Globally optimized 3D SPARKLING trajectories for high-resolution T2*-weighted Magnetic Resonance Imaging

2020 
The Spreading Projection Algorithm for Rapid K-space sampLING, or SPARKLING, is an optimization-driven method that has been recently introduced for accelerated 2D T2* weighted magnetic resonance imaging~(MRI) using compressed sensing. It has then been extended to address 3D imaging using either stacks of 2D sampling patterns or a local 3D strategy that optimizes a single sampling trajectory at a time. 2D SPARKLING actually performs variable density sampling (VDS) along a prescribed target density while maximizing sampling efficiency and meeting the gradient-based hardware constraints. However, 3D SPARKLING has remained limited in terms of acceleration factors along the third dimension if one wants to preserve a peaky point spread function (PSF) and thus good image quality. In this paper, in order to achieve higher acceleration factors in 3D imaging while preserving image quality, we propose a new efficient algorithm that performs globally optimized 3D SPARKLING. Its computational complexity scales up with the number of k-space samples p at the rate of O(p log(p)) and allows for the optimization of all k-space trajectories simultaneously, thus yielding a full 3D VDS pattern.

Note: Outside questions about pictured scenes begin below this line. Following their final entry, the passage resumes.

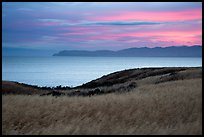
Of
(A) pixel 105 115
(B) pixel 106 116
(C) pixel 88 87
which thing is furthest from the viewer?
(C) pixel 88 87

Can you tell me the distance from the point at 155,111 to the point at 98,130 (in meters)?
4.61

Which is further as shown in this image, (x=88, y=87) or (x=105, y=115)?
(x=88, y=87)

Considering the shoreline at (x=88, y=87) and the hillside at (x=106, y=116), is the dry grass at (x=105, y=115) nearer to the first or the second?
the hillside at (x=106, y=116)

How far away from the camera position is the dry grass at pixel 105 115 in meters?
12.9

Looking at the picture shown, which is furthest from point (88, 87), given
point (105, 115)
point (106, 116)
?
point (106, 116)

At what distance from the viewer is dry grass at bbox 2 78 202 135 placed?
509 inches

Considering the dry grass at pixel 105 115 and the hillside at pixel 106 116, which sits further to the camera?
the dry grass at pixel 105 115

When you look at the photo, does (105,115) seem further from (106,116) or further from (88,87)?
(88,87)

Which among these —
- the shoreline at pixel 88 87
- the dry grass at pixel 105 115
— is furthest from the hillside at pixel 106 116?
the shoreline at pixel 88 87

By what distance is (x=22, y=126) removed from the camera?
14.1 meters

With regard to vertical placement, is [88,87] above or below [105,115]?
above

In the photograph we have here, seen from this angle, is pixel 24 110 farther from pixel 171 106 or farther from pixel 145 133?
pixel 171 106

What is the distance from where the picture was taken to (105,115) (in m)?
15.5

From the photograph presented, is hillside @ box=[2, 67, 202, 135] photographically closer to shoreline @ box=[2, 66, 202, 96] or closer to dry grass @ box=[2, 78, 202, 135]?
dry grass @ box=[2, 78, 202, 135]
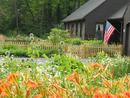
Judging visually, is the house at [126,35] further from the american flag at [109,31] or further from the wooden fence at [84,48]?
the american flag at [109,31]

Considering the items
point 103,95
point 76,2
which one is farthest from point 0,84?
point 76,2

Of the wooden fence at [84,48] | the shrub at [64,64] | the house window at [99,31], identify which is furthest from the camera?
the house window at [99,31]

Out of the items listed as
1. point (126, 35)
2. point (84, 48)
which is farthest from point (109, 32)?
point (84, 48)

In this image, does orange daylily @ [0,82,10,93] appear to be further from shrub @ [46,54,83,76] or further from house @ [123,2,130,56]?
house @ [123,2,130,56]

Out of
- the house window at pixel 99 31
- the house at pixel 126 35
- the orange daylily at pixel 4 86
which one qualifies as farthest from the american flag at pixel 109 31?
the orange daylily at pixel 4 86

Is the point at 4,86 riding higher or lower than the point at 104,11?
lower

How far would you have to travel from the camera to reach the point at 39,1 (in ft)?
258

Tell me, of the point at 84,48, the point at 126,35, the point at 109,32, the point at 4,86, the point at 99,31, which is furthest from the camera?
the point at 99,31

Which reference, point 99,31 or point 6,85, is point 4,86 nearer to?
point 6,85

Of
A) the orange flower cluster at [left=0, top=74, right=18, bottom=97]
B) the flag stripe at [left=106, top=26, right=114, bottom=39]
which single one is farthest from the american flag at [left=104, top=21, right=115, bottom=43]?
the orange flower cluster at [left=0, top=74, right=18, bottom=97]

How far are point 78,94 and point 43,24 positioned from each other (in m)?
68.5

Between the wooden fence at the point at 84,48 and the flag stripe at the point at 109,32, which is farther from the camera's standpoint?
the flag stripe at the point at 109,32

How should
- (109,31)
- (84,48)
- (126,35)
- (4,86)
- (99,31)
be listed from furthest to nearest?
(99,31) < (109,31) < (126,35) < (84,48) < (4,86)

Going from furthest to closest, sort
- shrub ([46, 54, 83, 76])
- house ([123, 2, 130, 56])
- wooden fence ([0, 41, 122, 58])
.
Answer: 1. house ([123, 2, 130, 56])
2. wooden fence ([0, 41, 122, 58])
3. shrub ([46, 54, 83, 76])
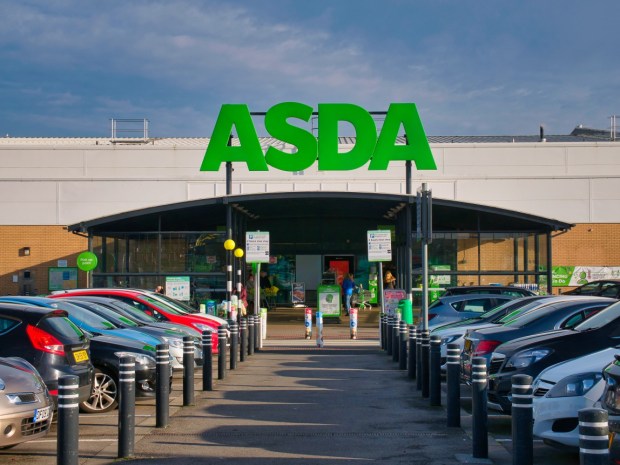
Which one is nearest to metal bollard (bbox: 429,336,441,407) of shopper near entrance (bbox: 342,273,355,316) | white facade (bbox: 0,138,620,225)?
shopper near entrance (bbox: 342,273,355,316)

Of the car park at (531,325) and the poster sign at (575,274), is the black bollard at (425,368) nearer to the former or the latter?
the car park at (531,325)

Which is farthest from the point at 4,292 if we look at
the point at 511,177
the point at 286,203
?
the point at 511,177

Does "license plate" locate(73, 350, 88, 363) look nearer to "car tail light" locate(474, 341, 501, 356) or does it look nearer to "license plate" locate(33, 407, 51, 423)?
"license plate" locate(33, 407, 51, 423)

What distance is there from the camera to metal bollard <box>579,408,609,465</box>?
559cm

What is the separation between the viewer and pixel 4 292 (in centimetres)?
3684

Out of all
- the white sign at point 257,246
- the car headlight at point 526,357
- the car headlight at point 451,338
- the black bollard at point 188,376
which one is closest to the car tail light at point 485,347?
the car headlight at point 526,357

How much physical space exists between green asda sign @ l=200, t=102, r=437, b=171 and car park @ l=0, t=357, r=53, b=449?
20.5 meters

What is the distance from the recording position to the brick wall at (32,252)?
3659cm

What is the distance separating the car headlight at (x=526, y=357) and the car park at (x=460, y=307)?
906 cm

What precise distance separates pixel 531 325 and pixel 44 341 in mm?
6518

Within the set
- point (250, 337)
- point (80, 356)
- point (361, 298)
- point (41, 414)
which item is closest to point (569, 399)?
point (41, 414)

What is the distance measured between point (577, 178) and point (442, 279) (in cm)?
1090

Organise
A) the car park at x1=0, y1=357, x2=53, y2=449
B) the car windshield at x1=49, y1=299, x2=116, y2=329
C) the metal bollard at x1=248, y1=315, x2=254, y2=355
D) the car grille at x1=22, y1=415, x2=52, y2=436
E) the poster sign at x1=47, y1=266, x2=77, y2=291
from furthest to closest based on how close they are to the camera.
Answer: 1. the poster sign at x1=47, y1=266, x2=77, y2=291
2. the metal bollard at x1=248, y1=315, x2=254, y2=355
3. the car windshield at x1=49, y1=299, x2=116, y2=329
4. the car grille at x1=22, y1=415, x2=52, y2=436
5. the car park at x1=0, y1=357, x2=53, y2=449

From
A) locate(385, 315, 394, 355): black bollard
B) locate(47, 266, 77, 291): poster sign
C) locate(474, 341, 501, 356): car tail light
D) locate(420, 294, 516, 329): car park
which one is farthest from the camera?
locate(47, 266, 77, 291): poster sign
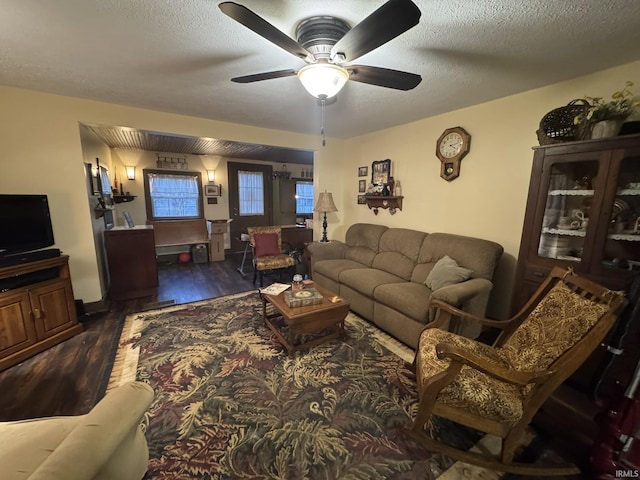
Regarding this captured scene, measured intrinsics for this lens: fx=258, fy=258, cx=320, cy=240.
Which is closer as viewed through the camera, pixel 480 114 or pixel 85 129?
pixel 480 114

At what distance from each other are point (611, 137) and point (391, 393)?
2.24 meters

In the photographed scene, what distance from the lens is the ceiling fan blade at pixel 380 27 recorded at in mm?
983

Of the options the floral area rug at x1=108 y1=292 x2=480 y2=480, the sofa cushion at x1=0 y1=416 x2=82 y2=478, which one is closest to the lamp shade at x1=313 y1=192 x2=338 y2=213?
the floral area rug at x1=108 y1=292 x2=480 y2=480

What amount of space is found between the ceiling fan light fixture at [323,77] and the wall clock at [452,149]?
6.56 ft

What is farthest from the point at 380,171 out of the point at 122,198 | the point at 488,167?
the point at 122,198

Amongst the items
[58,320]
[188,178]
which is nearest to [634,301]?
[58,320]

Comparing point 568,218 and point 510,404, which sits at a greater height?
point 568,218

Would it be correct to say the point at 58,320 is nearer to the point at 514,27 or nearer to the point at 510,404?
the point at 510,404

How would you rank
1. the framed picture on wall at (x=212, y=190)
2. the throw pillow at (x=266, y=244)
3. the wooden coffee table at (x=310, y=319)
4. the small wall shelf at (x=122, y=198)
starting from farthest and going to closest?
the framed picture on wall at (x=212, y=190) → the small wall shelf at (x=122, y=198) → the throw pillow at (x=266, y=244) → the wooden coffee table at (x=310, y=319)

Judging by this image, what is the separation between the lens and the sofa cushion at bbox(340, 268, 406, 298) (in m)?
2.87

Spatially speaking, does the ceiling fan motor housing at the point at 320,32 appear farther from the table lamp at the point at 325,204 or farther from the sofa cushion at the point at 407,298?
the table lamp at the point at 325,204

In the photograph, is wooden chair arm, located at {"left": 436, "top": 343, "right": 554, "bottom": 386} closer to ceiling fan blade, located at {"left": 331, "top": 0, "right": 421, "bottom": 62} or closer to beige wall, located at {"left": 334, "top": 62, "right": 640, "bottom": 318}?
ceiling fan blade, located at {"left": 331, "top": 0, "right": 421, "bottom": 62}

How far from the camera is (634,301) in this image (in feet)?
4.52

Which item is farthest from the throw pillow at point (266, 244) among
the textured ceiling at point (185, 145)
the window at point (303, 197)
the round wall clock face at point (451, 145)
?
the window at point (303, 197)
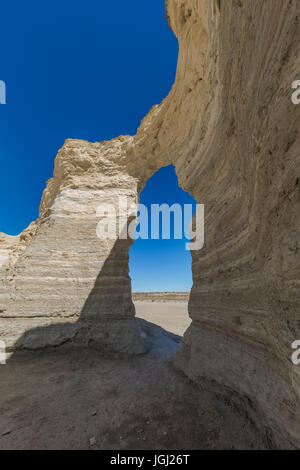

We compare multi-CPU and GPU implementations and demonstrate that the latter is optimal for 3D imaging in the high-resolution acquisition regime (600 um isotropic). Finally, we show that this novel globally optimized 3D SPARKLING approach outperforms stacking strategies through retrospective and prospective studies on NIST phantom and in vivo brain scans at 3 Tesla, respectively. Overall the proposed method allows for 5x shorter scan times compared to GRAPPA-4 parallel imaging acquisition at 3 Tesla.